I am getting loss rates as : 0.67,0.74,0.73

Whereas in Keras I get : 0.60,0.42,0.38

It looks like you are dealing with 25000 grayscale images with a spatial dimension of 10x10.
If that’s correct, you would have to pass your data as [batch_size, channel, height, width] into your model.
Your first conv layer however, uses 10 input channel instead of 1 (for a grayscale image).
So this might be a reason for the difference.
Could you print the shape of a batch and explain your data shapes?

I am not dealing with Images. I am dealing with text.

25000 are the number of sentences. I have converted each sentence into 100 dimensional vector using doc2vec algorithm.

Then I reshaped every vector into 10*10 tensor. Hence (25000,10,10). Therefore 1st CNN layer has a input_channel value 10. Then I consider a batch size of 25.

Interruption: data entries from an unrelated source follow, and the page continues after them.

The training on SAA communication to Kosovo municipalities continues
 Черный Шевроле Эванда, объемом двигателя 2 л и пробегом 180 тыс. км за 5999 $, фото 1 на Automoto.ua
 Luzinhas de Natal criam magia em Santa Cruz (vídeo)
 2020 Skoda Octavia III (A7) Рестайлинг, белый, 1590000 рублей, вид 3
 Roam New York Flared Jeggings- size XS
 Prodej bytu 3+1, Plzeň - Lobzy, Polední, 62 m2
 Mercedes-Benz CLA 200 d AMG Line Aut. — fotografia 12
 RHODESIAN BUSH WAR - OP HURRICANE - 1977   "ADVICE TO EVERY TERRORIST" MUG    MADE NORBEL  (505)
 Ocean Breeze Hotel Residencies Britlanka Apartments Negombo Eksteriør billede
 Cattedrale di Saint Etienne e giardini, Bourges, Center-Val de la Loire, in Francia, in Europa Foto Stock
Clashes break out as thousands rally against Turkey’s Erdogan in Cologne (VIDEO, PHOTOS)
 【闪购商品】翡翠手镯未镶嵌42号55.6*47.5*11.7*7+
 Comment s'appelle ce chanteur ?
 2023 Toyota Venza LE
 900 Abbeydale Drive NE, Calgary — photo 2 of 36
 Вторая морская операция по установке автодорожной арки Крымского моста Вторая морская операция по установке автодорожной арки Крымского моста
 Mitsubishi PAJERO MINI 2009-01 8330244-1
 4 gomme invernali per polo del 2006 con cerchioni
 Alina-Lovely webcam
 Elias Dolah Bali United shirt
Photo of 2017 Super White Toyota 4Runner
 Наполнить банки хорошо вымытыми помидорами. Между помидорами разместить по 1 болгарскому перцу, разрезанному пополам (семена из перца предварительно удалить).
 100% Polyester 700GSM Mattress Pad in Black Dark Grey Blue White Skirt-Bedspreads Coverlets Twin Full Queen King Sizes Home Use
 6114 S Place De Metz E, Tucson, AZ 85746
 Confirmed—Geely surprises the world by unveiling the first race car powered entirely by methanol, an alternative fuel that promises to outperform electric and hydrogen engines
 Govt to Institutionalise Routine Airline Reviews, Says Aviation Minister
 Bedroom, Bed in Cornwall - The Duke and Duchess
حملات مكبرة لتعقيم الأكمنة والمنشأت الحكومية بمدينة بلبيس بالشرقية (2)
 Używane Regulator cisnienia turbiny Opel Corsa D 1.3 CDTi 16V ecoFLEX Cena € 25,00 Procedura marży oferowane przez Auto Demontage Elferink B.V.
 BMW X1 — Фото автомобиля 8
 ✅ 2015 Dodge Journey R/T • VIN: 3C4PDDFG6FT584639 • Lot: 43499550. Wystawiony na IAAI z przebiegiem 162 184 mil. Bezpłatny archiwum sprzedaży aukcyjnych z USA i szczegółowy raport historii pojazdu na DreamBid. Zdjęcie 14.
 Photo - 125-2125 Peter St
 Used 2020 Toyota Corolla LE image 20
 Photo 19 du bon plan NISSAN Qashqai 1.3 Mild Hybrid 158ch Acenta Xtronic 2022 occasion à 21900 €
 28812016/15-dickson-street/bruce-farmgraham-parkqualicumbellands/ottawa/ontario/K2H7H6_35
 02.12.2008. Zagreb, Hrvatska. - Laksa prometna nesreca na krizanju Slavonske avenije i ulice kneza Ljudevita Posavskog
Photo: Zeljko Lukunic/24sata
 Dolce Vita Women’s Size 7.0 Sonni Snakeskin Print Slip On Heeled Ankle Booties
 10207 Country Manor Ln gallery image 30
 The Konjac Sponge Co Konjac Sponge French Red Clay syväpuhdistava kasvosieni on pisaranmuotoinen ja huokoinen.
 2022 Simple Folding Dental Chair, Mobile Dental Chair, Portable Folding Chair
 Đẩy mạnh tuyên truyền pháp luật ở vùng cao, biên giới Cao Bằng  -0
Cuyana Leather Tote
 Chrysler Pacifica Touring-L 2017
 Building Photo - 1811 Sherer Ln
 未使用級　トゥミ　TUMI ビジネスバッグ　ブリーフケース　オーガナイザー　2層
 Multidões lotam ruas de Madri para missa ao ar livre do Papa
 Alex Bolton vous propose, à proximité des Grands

I see, thanks for the clarification. I didn’t realize you are using nn.Conv1d as this would be an argument against my assumption. :wink:

Could you post your keras code so that we can compare both?

m1 = Sequential()
m1.add(Conv1D(10,3,activation=‘relu’,input_shape=(10,10)))
m1.add(Dropout(0.5))
m1.add(Conv1D(20,3,activation=‘relu’))
m1.add(Dropout(0.5))
m1.add(Flatten())
m1.add(Dense(40,activation=‘relu’))
m1.add(Dropout(0.5))
m1.add(Dense(8,activation=‘relu’))
m1.add(Dropout(0.5))
m1.add(Dense(1,activation=‘sigmoid’))

m1.compile(optimizer=‘adam’,loss=‘binary_crossentropy’,metrics=[‘accuracy’])
m1.fit(train_vecs,train_labels,batch_size=25,epochs=25)

Is there any chance that consecutive batches might be the reason for this??

Your models differ a bit at the end. In your keras model you are using a last dense layer with a single output and a sigmoid non-linearity.
In your PyTorch model you add a relu and dropout of before the sigmoid:

    out = self.dropout(F.relu(self.dense_l3(out)))
    return self.soft(out)

Could you remove the relu and dropout and run it again?

1 Like

Yes, It is working now. Thanks a lot